**Task objective:** Please give back the listing below in full. Change nothing.

**Task material:**
____
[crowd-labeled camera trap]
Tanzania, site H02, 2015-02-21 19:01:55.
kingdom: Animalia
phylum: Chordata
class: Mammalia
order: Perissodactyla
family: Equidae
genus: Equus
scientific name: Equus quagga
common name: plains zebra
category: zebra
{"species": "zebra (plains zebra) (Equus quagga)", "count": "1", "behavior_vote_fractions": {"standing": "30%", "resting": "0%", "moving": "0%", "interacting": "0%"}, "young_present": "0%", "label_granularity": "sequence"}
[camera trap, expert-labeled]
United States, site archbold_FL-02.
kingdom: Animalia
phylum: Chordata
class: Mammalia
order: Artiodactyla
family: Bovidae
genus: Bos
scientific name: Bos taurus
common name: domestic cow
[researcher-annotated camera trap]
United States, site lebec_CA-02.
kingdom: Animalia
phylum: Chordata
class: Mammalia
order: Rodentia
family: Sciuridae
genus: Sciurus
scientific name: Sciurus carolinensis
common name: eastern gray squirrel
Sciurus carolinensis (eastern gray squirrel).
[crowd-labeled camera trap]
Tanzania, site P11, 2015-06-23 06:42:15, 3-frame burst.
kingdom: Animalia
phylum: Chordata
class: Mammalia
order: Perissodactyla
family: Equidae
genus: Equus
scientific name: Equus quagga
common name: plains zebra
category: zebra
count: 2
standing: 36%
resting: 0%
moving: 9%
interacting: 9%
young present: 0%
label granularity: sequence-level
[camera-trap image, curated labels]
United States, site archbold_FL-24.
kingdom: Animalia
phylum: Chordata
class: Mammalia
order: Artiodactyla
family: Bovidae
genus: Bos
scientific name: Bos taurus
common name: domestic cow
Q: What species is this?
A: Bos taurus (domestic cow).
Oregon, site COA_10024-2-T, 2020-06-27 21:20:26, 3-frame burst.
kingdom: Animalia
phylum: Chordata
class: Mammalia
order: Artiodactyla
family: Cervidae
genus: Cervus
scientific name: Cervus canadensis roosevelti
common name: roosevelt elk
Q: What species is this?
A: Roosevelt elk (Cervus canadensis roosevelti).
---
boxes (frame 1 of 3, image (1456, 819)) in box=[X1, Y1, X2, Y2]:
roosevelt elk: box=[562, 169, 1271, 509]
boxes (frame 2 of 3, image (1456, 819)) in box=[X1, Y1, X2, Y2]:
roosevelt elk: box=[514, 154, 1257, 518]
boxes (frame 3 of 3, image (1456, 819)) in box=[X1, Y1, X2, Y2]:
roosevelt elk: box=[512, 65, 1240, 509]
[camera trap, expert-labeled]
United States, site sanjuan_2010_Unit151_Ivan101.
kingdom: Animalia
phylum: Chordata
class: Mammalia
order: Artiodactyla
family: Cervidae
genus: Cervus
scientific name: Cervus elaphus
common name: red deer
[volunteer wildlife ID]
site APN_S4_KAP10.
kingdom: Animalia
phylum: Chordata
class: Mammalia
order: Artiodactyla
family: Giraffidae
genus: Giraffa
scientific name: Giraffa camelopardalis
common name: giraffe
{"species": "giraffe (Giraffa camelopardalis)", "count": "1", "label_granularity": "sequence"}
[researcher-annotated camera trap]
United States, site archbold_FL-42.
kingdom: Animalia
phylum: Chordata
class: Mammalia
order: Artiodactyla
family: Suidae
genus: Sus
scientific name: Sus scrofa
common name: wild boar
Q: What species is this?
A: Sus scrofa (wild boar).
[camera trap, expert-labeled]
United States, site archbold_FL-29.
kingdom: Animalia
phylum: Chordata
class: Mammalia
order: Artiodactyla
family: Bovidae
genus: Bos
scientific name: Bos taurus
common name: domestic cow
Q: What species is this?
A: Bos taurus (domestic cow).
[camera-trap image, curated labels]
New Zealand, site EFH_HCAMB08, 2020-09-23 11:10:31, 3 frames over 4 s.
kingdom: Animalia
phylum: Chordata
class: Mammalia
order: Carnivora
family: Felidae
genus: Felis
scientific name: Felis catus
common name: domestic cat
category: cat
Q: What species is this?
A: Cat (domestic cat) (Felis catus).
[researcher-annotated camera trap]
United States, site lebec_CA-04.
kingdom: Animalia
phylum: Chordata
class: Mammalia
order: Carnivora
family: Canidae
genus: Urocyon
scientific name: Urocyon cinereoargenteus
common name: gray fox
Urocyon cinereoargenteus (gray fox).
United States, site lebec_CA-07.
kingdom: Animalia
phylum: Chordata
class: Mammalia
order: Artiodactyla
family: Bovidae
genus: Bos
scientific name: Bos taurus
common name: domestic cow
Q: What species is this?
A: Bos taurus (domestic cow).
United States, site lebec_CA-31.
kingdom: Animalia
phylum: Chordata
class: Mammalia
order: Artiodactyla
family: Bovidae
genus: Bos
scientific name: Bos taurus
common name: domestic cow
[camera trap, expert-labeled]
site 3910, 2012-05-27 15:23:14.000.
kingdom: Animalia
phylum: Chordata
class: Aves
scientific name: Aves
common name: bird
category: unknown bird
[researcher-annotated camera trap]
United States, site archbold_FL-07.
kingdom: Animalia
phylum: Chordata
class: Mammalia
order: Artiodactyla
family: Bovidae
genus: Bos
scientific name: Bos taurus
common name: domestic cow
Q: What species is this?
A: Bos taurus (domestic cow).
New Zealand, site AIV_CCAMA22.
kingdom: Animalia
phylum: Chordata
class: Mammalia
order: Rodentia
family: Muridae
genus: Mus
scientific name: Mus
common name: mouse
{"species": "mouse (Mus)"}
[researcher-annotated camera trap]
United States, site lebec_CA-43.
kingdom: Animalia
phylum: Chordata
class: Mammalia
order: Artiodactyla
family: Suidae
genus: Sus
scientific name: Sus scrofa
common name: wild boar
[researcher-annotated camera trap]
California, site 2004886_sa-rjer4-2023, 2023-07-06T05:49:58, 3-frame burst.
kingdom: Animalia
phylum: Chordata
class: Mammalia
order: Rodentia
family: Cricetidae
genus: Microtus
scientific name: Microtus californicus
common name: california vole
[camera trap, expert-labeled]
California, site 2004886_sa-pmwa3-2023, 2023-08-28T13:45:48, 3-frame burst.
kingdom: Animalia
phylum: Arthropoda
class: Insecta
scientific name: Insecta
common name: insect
____
**Output below:**
[crowd-labeled camera trap]
Tanzania, site H02, 2015-02-21 19:01:55.
kingdom: Animalia
phylum: Chordata
class: Mammalia
order: Perissodactyla
family: Equidae
genus: Equus
scientific name: Equus quagga
common name: plains zebra
category: zebra
{"species": "zebra (plains zebra) (Equus quagga)", "count": "1", "behavior_vote_fractions": {"standing": "30%", "resting": "0%", "moving": "0%", "interacting": "0%"}, "young_present": "0%", "label_granularity": "sequence"}
[camera trap, expert-labeled]
United States, site archbold_FL-02.
kingdom: Animalia
phylum: Chordata
class: Mammalia
order: Artiodactyla
family: Bovidae
genus: Bos
scientific name: Bos taurus
common name: domestic cow
[researcher-annotated camera trap]
United States, site lebec_CA-02.
kingdom: Animalia
phylum: Chordata
class: Mammalia
order: Rodentia
family: Sciuridae
genus: Sciurus
scientific name: Sciurus carolinensis
common name: eastern gray squirrel
Sciurus carolinensis (eastern gray squirrel).
[crowd-labeled camera trap]
Tanzania, site P11, 2015-06-23 06:42:15, 3-frame burst.
kingdom: Animalia
phylum: Chordata
class: Mammalia
order: Perissodactyla
family: Equidae
genus: Equus
scientific name: Equus quagga
common name: plains zebra
category: zebra
count: 2
standing: 36%
resting: 0%
moving: 9%
interacting: 9%
young present: 0%
label granularity: sequence-level
[camera-trap image, curated labels]
United States, site archbold_FL-24.
kingdom: Animalia
phylum: Chordata
class: Mammalia
order: Artiodactyla
family: Bovidae
genus: Bos
scientific name: Bos taurus
common name: domestic cow
Q: What species is this?
A: Bos taurus (domestic cow).
Oregon, site COA_10024-2-T, 2020-06-27 21:20:26, 3-frame burst.
kingdom: Animalia
phylum: Chordata
class: Mammalia
order: Artiodactyla
family: Cervidae
genus: Cervus
scientific name: Cervus canadensis roosevelti
common name: roosevelt elk
Q: What species is this?
A: Roosevelt elk (Cervus canadensis roosevelti).
---
boxes (frame 1 of 3, image (1456, 819)) in box=[X1, Y1, X2, Y2]:
roosevelt elk: box=[562, 169, 1271, 509]
boxes (frame 2 of 3, image (1456, 819)) in box=[X1, Y1, X2, Y2]:
roosevelt elk: box=[514, 154, 1257, 518]
boxes (frame 3 of 3, image (1456, 819)) in box=[X1, Y1, X2, Y2]:
roosevelt elk: box=[512, 65, 1240, 509]
[camera trap, expert-labeled]
United States, site sanjuan_2010_Unit151_Ivan101.
kingdom: Animalia
phylum: Chordata
class: Mammalia
order: Artiodactyla
family: Cervidae
genus: Cervus
scientific name: Cervus elaphus
common name: red deer
[volunteer wildlife ID]
site APN_S4_KAP10.
kingdom: Animalia
phylum: Chordata
class: Mammalia
order: Artiodactyla
family: Giraffidae
genus: Giraffa
scientific name: Giraffa camelopardalis
common name: giraffe
{"species": "giraffe (Giraffa camelopardalis)", "count": "1", "label_granularity": "sequence"}
[researcher-annotated camera trap]
United States, site archbold_FL-42.
kingdom: Animalia
phylum: Chordata
class: Mammalia
order: Artiodactyla
family: Suidae
genus: Sus
scientific name: Sus scrofa
common name: wild boar
Q: What species is this?
A: Sus scrofa (wild boar).
[camera trap, expert-labeled]
United States, site archbold_FL-29.
kingdom: Animalia
phylum: Chordata
class: Mammalia
order: Artiodactyla
family: Bovidae
genus: Bos
scientific name: Bos taurus
common name: domestic cow
Q: What species is this?
A: Bos taurus (domestic cow).
[camera-trap image, curated labels]
New Zealand, site EFH_HCAMB08, 2020-09-23 11:10:31, 3 frames over 4 s.
kingdom: Animalia
phylum: Chordata
class: Mammalia
order: Carnivora
family: Felidae
genus: Felis
scientific name: Felis catus
common name: domestic cat
category: cat
Q: What species is this?
A: Cat (domestic cat) (Felis catus).
[researcher-annotated camera trap]
United States, site lebec_CA-04.
kingdom: Animalia
phylum: Chordata
class: Mammalia
order: Carnivora
family: Canidae
genus: Urocyon
scientific name: Urocyon cinereoargenteus
common name: gray fox
Urocyon cinereoargenteus (gray fox).
United States, site lebec_CA-07.
kingdom: Animalia
phylum: Chordata
class: Mammalia
order: Artiodactyla
family: Bovidae
genus: Bos
scientific name: Bos taurus
common name: domestic cow
Q: What species is this?
A: Bos taurus (domestic cow).
United States, site lebec_CA-31.
kingdom: Animalia
phylum: Chordata
class: Mammalia
order: Artiodactyla
family: Bovidae
genus: Bos
scientific name: Bos taurus
common name: domestic cow
[camera trap, expert-labeled]
site 3910, 2012-05-27 15:23:14.000.
kingdom: Animalia
phylum: Chordata
class: Aves
scientific name: Aves
common name: bird
category: unknown bird
[researcher-annotated camera trap]
United States, site archbold_FL-07.
kingdom: Animalia
phylum: Chordata
class: Mammalia
order: Artiodactyla
family: Bovidae
genus: Bos
scientific name: Bos taurus
common name: domestic cow
Q: What species is this?
A: Bos taurus (domestic cow).
New Zealand, site AIV_CCAMA22.
kingdom: Animalia
phylum: Chordata
class: Mammalia
order: Rodentia
family: Muridae
genus: Mus
scientific name: Mus
common name: mouse
{"species": "mouse (Mus)"}
[researcher-annotated camera trap]
United States, site lebec_CA-43.
kingdom: Animalia
phylum: Chordata
class: Mammalia
order: Artiodactyla
family: Suidae
genus: Sus
scientific name: Sus scrofa
common name: wild boar
[researcher-annotated camera trap]
California, site 2004886_sa-rjer4-2023, 2023-07-06T05:49:58, 3-frame burst.
kingdom: Animalia
phylum: Chordata
class: Mammalia
order: Rodentia
family: Cricetidae
genus: Microtus
scientific name: Microtus californicus
common name: california vole
[camera trap, expert-labeled]
California, site 2004886_sa-pmwa3-2023, 2023-08-28T13:45:48, 3-frame burst.
kingdom: Animalia
phylum: Arthropoda
class: Insecta
scientific name: Insecta
common name: insect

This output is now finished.